Dataset excerpt
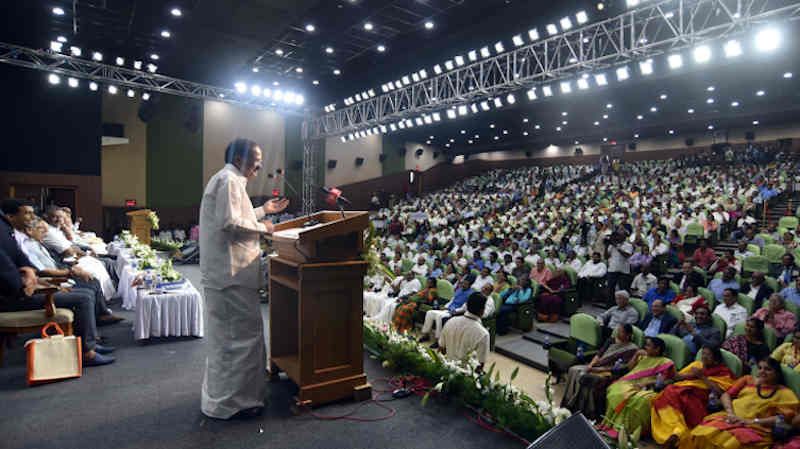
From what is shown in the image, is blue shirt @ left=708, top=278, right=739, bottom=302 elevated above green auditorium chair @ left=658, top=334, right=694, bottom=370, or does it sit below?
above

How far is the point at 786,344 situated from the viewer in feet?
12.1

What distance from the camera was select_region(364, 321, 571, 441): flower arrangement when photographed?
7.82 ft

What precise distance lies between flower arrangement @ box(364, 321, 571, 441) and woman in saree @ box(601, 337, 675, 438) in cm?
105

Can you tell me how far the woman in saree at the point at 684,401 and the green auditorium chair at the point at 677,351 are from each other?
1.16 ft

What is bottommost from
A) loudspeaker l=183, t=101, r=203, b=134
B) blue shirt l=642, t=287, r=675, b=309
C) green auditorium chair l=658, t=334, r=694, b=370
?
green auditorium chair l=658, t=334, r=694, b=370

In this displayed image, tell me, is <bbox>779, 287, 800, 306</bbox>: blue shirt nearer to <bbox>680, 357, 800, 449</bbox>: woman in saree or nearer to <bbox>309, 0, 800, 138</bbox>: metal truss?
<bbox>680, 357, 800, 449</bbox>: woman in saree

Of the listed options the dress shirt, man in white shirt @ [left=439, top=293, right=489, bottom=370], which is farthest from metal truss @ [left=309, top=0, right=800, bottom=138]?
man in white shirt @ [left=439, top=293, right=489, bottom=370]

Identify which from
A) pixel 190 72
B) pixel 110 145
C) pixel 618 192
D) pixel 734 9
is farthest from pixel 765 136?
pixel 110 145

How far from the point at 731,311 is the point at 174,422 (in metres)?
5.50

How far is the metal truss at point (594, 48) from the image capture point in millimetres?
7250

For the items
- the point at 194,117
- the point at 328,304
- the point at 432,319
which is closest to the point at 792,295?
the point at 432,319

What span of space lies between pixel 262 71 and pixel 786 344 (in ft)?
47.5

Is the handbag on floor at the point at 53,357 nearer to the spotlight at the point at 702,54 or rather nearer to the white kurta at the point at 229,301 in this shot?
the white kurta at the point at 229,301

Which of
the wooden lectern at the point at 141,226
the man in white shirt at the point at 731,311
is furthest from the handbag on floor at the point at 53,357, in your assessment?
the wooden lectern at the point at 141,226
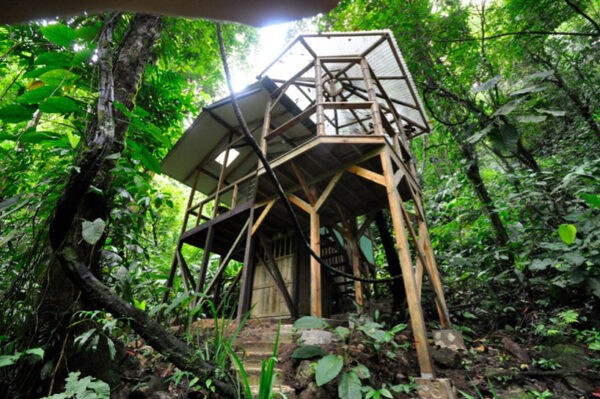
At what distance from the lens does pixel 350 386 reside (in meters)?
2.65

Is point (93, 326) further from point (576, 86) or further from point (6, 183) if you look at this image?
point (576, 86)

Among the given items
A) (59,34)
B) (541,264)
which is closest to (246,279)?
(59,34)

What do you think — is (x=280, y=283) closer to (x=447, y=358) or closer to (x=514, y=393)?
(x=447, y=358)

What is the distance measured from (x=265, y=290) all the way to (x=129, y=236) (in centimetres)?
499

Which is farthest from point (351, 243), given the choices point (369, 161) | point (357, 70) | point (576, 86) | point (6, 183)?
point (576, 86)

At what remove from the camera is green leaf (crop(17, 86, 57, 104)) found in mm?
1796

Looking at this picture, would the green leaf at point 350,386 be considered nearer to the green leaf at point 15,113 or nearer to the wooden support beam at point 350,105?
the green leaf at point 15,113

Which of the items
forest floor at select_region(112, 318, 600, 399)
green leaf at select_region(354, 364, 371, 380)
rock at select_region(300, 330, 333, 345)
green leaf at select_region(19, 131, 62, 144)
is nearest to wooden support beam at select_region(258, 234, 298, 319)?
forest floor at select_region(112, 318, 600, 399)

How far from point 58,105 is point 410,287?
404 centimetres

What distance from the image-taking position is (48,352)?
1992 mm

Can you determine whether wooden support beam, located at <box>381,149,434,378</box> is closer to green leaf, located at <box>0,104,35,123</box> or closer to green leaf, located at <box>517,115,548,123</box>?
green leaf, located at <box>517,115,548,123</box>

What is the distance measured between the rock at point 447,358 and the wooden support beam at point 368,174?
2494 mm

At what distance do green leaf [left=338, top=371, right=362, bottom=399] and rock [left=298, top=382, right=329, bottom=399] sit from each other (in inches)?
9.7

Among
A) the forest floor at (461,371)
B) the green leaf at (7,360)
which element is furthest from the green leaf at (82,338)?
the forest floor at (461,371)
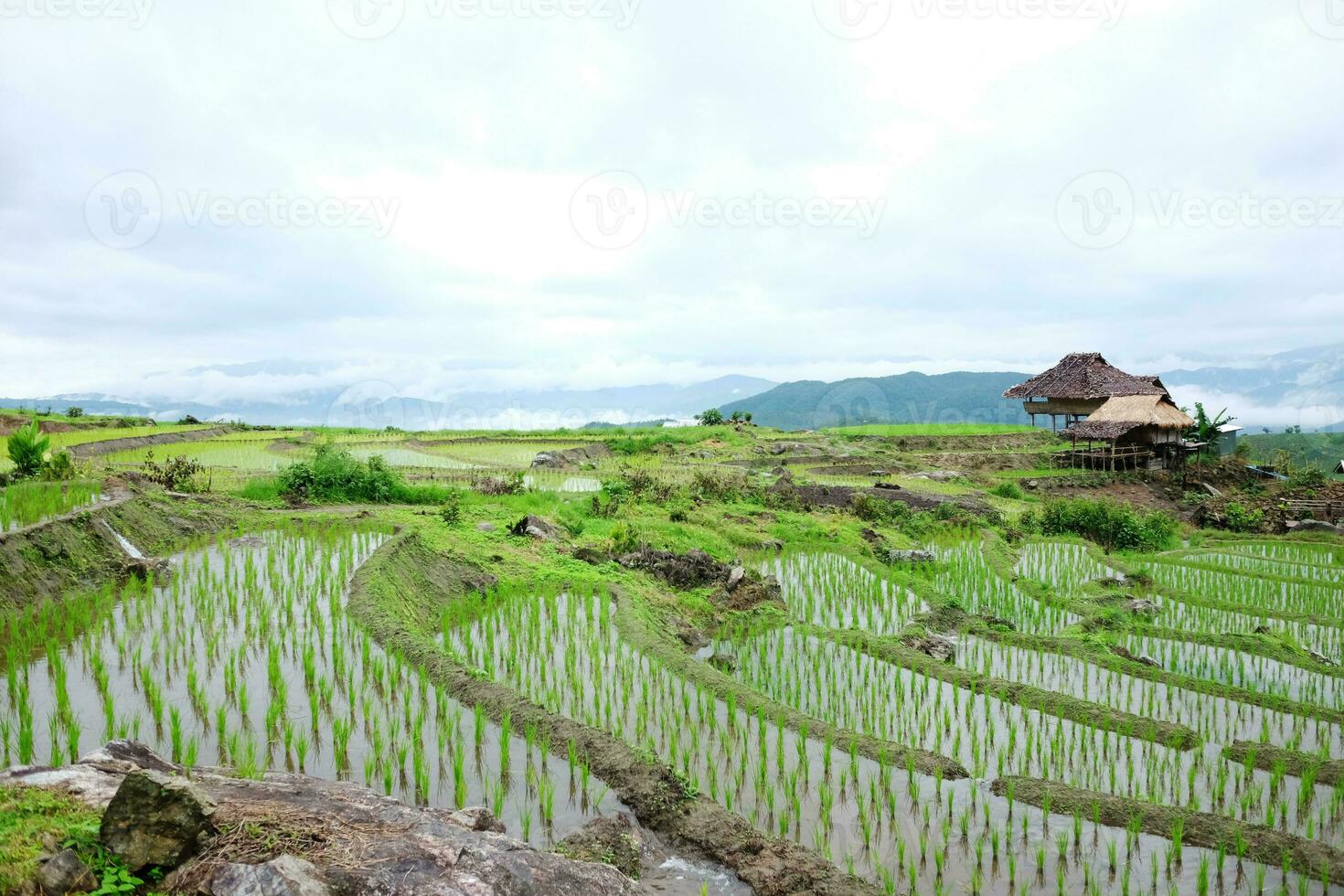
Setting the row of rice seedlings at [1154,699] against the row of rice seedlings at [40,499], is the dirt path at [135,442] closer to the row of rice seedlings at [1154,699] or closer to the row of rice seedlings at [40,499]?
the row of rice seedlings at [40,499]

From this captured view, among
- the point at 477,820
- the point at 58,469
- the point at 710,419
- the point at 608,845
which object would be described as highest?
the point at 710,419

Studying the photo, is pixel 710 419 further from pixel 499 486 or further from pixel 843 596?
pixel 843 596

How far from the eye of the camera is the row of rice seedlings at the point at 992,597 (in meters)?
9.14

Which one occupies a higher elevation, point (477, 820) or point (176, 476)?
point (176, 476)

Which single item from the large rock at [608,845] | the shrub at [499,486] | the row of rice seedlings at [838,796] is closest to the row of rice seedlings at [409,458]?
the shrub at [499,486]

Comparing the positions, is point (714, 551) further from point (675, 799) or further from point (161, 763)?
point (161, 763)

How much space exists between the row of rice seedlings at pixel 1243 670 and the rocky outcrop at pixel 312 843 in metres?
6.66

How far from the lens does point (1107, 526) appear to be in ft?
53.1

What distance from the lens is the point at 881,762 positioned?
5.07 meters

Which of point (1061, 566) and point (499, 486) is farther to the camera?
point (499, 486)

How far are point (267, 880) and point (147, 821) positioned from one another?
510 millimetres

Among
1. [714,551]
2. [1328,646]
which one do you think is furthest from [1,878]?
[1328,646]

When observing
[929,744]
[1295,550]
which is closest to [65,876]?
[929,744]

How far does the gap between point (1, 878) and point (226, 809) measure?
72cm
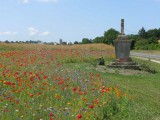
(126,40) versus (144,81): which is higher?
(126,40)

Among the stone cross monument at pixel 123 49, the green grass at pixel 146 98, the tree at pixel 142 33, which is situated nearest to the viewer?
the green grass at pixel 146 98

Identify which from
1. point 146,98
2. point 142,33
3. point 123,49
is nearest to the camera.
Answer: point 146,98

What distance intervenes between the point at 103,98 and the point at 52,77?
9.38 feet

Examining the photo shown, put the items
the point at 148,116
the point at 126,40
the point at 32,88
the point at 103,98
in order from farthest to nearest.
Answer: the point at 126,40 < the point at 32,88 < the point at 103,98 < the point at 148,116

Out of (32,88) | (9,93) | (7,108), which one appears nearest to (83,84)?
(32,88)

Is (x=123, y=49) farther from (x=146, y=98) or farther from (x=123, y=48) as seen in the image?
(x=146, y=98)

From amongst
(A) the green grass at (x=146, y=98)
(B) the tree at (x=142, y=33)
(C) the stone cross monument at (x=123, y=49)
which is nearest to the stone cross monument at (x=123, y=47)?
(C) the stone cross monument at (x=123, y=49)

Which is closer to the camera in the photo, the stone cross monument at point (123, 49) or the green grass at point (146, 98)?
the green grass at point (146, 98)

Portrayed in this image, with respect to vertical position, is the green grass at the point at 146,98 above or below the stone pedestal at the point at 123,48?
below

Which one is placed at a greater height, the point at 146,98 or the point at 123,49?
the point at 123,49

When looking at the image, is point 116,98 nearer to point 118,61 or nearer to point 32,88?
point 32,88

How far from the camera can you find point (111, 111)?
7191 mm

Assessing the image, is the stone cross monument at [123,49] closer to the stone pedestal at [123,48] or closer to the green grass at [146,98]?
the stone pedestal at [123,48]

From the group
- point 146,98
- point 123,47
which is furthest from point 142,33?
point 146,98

**TASK REQUIREMENTS**
Identify each line in the data above that contains the word "viewer", and copy every such line.

**TASK SOLUTION**
How far is the point at 786,344 situated from the viewer in feet?
Among the stone cross monument at pixel 123 49, the green grass at pixel 146 98, the tree at pixel 142 33, which is situated nearest to the viewer?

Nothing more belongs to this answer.